The main purpose of this project is to work with the rigorous framework of causal models and causal inference. This can be seen as an extension of linear models as taught in Statistics 1 and 2. It’s not so much a technical extension but rather a conceptual extension that clarify how we actually want to use linear models (and other methods) in practice to estimate causal effects.
The data set using simulated responses is available as a csv file:
causal.csv
counterfactuals.csv
It has 50.000 rows and 180 columns. Disregarding the first column, which is a sample id, there are 177 covariates, one column named z
representing the binary treatment and one column named y
representing the continuous response. As mentioned, the covariates are actually real data from the Linked Births and Infant Deaths Database. If you want to find out what the column names mean, you can read the user guide. The meaning of the variables is not linked to the simulated responses, and understanding the meaning might not be particularly important for the project. But it could help you understand the correlation patterns between the covariates.
The other data set for survival analysis is also available as a csv file:
This data set contains the columns age
(age at baseline), filaggrin
(binary indicator of whether the subject has mutations in the filaggrin gene), vitd
(vitamin D level at baseline, measured as serum 25-OH-D (nmol/L)), time
(follow-up time) and death
(indicator of whether the subject died during follow-up.)
Once you have downloaded the file you need (right click on the filename and choose download) you can read it into R using e.g. the readr package (part of Tidyverse).

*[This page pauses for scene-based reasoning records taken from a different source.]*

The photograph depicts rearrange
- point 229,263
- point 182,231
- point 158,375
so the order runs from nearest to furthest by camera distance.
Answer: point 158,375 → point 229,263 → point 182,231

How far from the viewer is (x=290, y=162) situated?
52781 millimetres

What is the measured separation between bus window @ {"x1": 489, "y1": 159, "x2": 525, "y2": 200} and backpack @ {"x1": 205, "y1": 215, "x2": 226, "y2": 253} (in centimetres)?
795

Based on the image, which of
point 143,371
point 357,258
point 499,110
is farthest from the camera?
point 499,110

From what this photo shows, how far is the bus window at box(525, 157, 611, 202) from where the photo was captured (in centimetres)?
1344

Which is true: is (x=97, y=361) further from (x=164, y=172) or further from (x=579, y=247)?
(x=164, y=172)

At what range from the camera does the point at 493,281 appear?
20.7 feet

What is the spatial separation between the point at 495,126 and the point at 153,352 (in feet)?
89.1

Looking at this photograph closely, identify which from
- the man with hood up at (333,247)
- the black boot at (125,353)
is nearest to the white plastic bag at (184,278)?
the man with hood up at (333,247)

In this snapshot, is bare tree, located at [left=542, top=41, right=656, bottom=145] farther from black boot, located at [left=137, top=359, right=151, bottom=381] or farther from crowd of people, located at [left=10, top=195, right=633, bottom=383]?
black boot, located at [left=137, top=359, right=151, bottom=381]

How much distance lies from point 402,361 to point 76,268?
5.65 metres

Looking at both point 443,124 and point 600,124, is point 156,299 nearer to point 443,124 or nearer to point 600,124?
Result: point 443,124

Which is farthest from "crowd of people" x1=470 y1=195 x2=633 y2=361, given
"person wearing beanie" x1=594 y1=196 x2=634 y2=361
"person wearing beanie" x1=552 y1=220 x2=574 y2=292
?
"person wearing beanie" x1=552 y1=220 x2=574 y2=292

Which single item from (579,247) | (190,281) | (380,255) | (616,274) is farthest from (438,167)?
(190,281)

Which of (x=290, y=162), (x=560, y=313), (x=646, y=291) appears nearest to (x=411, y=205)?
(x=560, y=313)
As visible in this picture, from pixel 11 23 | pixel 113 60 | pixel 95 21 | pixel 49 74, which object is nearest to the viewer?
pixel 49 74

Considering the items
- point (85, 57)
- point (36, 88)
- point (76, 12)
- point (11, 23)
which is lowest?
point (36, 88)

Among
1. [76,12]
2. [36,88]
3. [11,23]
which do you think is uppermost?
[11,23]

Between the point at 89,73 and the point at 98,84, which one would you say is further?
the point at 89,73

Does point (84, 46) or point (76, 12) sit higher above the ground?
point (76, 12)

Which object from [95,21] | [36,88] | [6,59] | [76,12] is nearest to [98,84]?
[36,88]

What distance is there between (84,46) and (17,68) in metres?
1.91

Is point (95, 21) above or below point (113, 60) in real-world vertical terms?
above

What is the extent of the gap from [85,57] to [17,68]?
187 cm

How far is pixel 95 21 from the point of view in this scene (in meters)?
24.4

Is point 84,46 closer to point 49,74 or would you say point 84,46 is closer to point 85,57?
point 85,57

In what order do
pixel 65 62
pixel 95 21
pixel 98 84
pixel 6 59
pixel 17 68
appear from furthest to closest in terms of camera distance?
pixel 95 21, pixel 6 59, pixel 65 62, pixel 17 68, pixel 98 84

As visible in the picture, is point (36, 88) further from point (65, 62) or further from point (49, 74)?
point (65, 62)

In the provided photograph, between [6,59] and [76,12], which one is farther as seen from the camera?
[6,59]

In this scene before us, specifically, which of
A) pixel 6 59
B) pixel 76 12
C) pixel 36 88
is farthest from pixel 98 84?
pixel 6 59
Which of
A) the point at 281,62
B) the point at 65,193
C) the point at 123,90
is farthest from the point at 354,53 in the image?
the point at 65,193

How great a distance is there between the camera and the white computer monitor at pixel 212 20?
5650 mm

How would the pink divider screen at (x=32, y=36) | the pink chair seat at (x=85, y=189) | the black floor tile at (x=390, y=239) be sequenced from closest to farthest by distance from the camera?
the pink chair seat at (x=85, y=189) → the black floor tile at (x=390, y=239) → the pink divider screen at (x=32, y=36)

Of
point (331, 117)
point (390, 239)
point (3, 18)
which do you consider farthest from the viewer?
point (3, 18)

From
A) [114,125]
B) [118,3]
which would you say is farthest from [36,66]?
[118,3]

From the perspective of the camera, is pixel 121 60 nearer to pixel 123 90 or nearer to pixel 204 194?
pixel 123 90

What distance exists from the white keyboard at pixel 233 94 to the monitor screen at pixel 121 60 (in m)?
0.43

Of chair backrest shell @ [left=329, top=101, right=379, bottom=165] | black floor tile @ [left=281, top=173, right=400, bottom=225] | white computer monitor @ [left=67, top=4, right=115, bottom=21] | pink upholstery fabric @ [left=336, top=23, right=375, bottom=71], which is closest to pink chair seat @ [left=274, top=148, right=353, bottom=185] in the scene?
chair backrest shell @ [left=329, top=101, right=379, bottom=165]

readr::read_csv("causal.csv") ## Or
readr::read_csv("VitaminD.csv")
CI: Causal Inference by Hernán MA and Robins JM
ECI: Explanation in Causal Inference: Methods for Mediation and Interaction
BCIA: Benchmarking Framework for Performance-Evaluation of Causal Inference Analysis
IVCOX: Instrumental variables estimation under a structural Cox model
CI will be the main textbook for this project. In particular Part II of the book. Note that R code is available for the examples. BCIA describes a setup for assessing performance of statistical methods for causal inference, and we will return to this during the project, though it may not be central to the project in the beginning. FB is an interesting recent paper that attempts to benchmark methods for causal inference from observational data against randomized controlled trials in a marketing setting. ECI is an interesting further reading on mediation and interaction. IVCOX analyzes the survival data and is only relevant for the project using this data set.